▽

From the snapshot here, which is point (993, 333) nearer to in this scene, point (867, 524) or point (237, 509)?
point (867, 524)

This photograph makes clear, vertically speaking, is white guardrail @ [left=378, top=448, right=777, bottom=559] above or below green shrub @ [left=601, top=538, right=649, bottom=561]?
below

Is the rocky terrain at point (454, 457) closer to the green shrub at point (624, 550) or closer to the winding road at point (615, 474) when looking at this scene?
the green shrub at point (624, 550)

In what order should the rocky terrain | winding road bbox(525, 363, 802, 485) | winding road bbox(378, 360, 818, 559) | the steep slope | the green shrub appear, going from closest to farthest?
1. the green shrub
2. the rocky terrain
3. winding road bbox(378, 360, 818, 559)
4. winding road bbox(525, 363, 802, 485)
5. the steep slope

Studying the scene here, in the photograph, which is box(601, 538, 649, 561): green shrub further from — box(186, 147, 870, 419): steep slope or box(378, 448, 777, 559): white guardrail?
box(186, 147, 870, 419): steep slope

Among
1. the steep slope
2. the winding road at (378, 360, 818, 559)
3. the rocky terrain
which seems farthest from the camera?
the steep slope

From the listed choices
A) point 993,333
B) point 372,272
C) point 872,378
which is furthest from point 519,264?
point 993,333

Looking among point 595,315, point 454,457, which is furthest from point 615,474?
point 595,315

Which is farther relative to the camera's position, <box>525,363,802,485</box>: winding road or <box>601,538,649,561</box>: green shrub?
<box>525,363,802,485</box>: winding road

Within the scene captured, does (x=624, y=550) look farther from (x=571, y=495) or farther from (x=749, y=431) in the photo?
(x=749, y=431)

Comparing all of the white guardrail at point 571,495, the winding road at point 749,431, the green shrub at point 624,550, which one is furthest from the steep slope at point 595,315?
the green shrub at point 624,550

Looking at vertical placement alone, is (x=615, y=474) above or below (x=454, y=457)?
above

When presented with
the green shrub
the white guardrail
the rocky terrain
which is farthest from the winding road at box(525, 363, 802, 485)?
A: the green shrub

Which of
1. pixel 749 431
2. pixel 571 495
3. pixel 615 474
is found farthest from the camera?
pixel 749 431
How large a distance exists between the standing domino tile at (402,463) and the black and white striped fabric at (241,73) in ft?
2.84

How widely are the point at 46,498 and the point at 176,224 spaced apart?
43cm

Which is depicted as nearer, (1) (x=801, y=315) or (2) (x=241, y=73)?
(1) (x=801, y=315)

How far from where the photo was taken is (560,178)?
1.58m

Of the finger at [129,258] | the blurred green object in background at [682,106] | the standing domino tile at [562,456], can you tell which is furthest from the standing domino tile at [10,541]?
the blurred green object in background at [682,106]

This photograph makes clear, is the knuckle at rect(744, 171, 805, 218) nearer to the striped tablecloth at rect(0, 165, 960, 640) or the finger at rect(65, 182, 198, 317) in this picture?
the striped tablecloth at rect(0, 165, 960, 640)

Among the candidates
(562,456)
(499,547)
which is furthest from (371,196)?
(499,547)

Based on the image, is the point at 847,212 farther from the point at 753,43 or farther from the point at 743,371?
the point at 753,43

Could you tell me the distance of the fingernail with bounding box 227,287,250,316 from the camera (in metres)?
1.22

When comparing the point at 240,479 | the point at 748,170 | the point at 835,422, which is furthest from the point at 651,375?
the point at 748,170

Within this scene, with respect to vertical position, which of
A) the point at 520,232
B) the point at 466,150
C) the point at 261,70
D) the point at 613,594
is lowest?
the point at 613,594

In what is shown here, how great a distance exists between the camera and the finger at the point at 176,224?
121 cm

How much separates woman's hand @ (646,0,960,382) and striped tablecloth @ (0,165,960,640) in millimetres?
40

△

■ Given problem:
Rewrite all of the material above, changing every "guardrail" to "railing" and leaving everything else the same.

■ Solution:
From the snapshot here, which is point (993, 333) nearer to in this scene, point (867, 524) or point (237, 509)?
point (867, 524)

This photograph makes clear, vertically speaking, is white railing @ [left=378, top=448, right=777, bottom=559] above or below green shrub @ [left=601, top=538, right=649, bottom=561]?
below

Is the rocky terrain at point (454, 457) closer to the green shrub at point (624, 550) or closer to the winding road at point (615, 474) when looking at this scene?
the green shrub at point (624, 550)

In what order should the rocky terrain | winding road bbox(525, 363, 802, 485) | winding road bbox(378, 360, 818, 559) | the steep slope | the green shrub appear, going from closest to farthest?
1. the green shrub
2. the rocky terrain
3. winding road bbox(378, 360, 818, 559)
4. winding road bbox(525, 363, 802, 485)
5. the steep slope

Studying the scene here, in the photograph, which is box(601, 538, 649, 561): green shrub further from — box(186, 147, 870, 419): steep slope or box(378, 448, 777, 559): white railing?
box(186, 147, 870, 419): steep slope

Among
1. the steep slope
2. the winding road at (378, 360, 818, 559)
3. the rocky terrain
which seems farthest from the camera?
the steep slope

From the listed choices
A) point 993,333
B) point 372,272
C) point 872,378
which is furthest from point 519,264?
point 993,333

Looking among point 595,315, point 454,457, which is furthest from point 615,474?
point 595,315

Which is farther relative to the camera's position, <box>525,363,802,485</box>: winding road or <box>601,538,649,561</box>: green shrub?
<box>525,363,802,485</box>: winding road

Within the scene captured, does (x=624, y=550) look farther from (x=571, y=495) or farther from (x=749, y=431) in the photo?
(x=749, y=431)

Comparing all of the white railing at point 571,495, the winding road at point 749,431, the green shrub at point 624,550, which one is furthest from the steep slope at point 595,315?
the green shrub at point 624,550

Looking at vertical placement alone, is (x=615, y=474) above or below (x=454, y=457)?
above

When presented with
the green shrub
the white railing
the rocky terrain
which is farthest from the winding road at box(525, 363, 802, 485)?
A: the green shrub

Which of
1. pixel 749 431
2. pixel 571 495
3. pixel 615 474
is found farthest from the camera?
pixel 749 431
How large a distance exists between the standing domino tile at (402,463) and the black and white striped fabric at (241,73) in ft?
2.84

How widely are the point at 46,498 and the point at 176,224 spaced apart?
43cm

Which is depicted as nearer, (1) (x=801, y=315) or (2) (x=241, y=73)?
(1) (x=801, y=315)

How far from where the photo was taken is (560,178)?
1.58m

Of the finger at [129,258] | the blurred green object in background at [682,106] | the standing domino tile at [562,456], can you tell which is furthest from the standing domino tile at [10,541]?
the blurred green object in background at [682,106]

This photograph makes clear, is the knuckle at rect(744, 171, 805, 218) nearer to the striped tablecloth at rect(0, 165, 960, 640) or the finger at rect(65, 182, 198, 317) in this picture?
the striped tablecloth at rect(0, 165, 960, 640)

Among the candidates
(562,456)
(499,547)
which is furthest from (371,196)?
(499,547)

Based on the image, is the point at 847,212 farther from the point at 753,43 or farther from the point at 743,371?
the point at 753,43

Could you tell me the distance of the fingernail with bounding box 227,287,250,316 from the camera (in metres)?
1.22

When comparing the point at 240,479 | the point at 748,170 | the point at 835,422, which is furthest from the point at 651,375?
the point at 748,170

Within this scene, with respect to vertical position, which of
A) the point at 520,232
B) the point at 466,150
C) the point at 261,70
D) the point at 613,594
is lowest?
the point at 613,594

In what is shown here, how great a distance exists between the camera and the finger at the point at 176,224?
121 cm

How much separates woman's hand @ (646,0,960,382) and striped tablecloth @ (0,165,960,640) in millimetres?
40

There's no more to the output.